USGS studies tsunamis in the AtlanticWeb posted Tuesday, June 16, 1998
at 2:37 PM ET
By Environmental News Network staff
We don't normally worry too much about tsunamis in the Atlantic, but as part of its mission to evaluate site hazards, the U.S. Geological Survey has completed some initial reports as part of an interagency effort to develop a manual on design and construction standards strong enough to guard against tsunami and flood wave damage in the Atlantic.
Tsunamis are mainly restricted to the Pacific basin, an area surrounded by volcanic island arcs, mountain chains and subduction zones, earning it the nickname the "ring of fire." It is the most geologically active area on the planet. In fact, tsunamis are so closely identified with Japan that scientists worldwide use the Japanese name. However, while the tsunami threat to the Atlantic and Gulf Coast states is small, it can't be ignored when hazards are being investigated for critical facilities such as nuclear power plants.
For instance, Puerto Rico and the Virgin Islands lie along the eastern boundary of the Caribbean tectonic plate and earthquakes along this subduction zone can generate local tsunamis.
The Virgin Islands were hit in 1867 and 1868 by tsunamis; the wall of water in 1867 that swept the harbors of St. Thomas and St. Croix was 20 feet high and moved inland a distance of 250 feet in St. Thomas. This particular tsunami also affected southeastern Puerto Rico, where the tide was reported to have retreated from shore about 150 yards, and then moved returned and moved an equal distance inland.
In more recent times, an earthquake and resulting tsunami in November 1918 killed 116 people in Puerto Rico and produced damage reported in excess of $4 million.
As part of the interagency team examining the cause of these events, USGS scientist William Dillon has concluded that they resulted from landslides that have been detected by satellite on the nearby sea floor.
"These disturbances can generate long-period waves that begin to pile up into a wall of water as they approach shallow water near shorelines. Our data indicate that the Puerto Rico tsunamis may have been caused by the landslides that appear on the nearby sea floor," said Dillon.

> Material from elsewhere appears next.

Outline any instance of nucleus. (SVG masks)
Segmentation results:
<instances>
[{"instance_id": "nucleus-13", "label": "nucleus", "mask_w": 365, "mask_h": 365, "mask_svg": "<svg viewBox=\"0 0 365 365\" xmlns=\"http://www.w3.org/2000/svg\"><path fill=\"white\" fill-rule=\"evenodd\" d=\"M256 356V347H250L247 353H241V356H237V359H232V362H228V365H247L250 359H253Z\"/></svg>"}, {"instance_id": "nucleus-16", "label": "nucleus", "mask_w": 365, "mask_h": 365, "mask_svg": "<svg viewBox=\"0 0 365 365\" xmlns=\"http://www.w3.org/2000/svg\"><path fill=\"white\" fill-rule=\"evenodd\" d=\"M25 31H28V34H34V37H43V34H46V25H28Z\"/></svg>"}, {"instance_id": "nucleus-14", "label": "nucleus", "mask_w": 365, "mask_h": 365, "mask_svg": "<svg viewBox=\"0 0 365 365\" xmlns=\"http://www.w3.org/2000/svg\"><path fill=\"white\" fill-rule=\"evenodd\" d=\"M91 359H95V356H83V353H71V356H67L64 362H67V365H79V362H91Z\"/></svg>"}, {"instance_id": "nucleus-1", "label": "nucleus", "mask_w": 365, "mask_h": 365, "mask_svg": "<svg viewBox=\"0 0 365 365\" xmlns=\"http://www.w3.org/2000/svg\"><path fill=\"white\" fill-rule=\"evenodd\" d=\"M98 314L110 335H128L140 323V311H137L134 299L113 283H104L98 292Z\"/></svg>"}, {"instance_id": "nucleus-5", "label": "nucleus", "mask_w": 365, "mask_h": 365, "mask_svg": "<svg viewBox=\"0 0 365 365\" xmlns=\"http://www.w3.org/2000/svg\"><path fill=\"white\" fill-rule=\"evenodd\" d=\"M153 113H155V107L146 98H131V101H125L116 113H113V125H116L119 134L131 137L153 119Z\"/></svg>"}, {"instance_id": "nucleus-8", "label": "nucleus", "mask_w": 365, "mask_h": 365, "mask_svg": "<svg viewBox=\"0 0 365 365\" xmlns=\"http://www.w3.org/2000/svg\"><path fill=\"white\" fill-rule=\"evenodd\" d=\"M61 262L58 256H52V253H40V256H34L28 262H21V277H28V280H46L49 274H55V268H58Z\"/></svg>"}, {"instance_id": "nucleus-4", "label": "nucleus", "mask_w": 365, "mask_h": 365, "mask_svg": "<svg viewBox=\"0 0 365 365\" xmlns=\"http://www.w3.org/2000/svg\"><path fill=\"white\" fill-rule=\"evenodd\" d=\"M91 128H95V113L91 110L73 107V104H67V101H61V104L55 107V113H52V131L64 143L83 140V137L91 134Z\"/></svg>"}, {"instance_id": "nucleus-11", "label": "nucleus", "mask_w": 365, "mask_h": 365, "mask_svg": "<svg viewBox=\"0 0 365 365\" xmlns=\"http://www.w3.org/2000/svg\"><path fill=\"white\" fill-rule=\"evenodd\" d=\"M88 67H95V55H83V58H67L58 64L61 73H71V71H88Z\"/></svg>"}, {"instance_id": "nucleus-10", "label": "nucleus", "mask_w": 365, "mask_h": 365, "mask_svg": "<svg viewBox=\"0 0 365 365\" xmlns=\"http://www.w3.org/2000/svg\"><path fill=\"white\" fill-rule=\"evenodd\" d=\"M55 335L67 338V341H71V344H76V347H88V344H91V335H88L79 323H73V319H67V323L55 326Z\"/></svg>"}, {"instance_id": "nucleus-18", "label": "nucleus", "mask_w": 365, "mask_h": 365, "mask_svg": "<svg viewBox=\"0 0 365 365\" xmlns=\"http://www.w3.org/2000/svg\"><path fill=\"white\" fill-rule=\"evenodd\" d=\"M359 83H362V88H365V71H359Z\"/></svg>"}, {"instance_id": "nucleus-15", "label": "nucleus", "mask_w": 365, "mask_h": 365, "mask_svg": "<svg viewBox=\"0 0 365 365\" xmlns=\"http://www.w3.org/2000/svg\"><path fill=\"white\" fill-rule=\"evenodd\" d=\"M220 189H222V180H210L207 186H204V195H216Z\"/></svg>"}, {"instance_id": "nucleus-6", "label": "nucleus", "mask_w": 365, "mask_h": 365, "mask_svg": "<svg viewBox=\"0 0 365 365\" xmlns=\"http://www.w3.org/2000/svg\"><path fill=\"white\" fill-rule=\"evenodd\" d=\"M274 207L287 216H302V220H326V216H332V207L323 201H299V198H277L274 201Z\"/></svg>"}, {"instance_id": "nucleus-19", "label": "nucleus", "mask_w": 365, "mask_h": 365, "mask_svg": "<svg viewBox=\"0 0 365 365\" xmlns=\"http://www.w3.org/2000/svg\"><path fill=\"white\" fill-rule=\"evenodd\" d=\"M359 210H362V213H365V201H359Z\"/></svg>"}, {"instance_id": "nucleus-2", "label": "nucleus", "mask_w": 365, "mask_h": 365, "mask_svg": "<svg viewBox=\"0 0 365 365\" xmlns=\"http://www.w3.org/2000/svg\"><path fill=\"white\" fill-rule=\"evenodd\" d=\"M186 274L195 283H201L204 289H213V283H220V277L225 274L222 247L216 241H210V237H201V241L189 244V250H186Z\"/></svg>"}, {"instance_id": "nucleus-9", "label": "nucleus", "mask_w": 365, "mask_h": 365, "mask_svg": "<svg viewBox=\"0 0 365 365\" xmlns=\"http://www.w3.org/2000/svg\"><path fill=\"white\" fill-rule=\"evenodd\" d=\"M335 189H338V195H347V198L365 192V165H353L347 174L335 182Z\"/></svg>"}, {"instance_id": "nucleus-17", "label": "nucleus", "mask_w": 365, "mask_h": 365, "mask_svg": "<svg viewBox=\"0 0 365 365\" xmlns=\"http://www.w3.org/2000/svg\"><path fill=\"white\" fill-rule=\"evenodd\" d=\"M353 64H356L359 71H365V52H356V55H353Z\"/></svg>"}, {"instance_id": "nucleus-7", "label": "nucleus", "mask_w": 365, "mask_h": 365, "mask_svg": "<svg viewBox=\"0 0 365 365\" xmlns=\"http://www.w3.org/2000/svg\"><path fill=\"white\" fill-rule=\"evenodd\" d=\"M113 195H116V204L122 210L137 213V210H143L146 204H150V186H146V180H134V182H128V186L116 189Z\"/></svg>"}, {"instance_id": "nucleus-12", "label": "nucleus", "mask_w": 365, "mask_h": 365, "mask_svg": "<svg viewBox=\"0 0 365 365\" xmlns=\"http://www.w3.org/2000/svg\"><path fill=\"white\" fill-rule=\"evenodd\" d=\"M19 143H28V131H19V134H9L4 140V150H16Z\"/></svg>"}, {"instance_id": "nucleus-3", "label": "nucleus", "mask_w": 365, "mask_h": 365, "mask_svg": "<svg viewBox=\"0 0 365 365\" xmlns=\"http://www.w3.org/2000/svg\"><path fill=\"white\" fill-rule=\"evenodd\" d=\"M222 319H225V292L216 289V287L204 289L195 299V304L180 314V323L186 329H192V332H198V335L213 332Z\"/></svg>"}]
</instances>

Tsunamis are more commonly known by the misnomer "tidal waves." They are not, however, related to tides, which are caused by gravitational forces from the moon and the sun. Scientists have known for many years that tsunamis are generated by disturbances of the sea floor from events such as underwater landslides, earthquakes and volcanic eruptions. The waves generated spread outward in all directions and travel across the oceans at speeds between 425 and 500 miles per hour.
The waves travel across the ocean with extremely long wavelengths (up to hundreds of miles between wave crests in the deep ocean). When these waves approach shore, the speed of the wave decreases as they begin to "feel" the bottom. It is at this time that the height of the wave drastically increases. As the waves strike shore they may inundate low-lying coastal areas resulting in mass destruction and loss of life.
Dillon concluded that the hazard in the Caribbean from distantly generated tsunamis is likely to be less than the hazard from locally generated tsunamis or hurricane surges. Dillon presented his evidence at the American Geophysical Union meeting last month in Boston.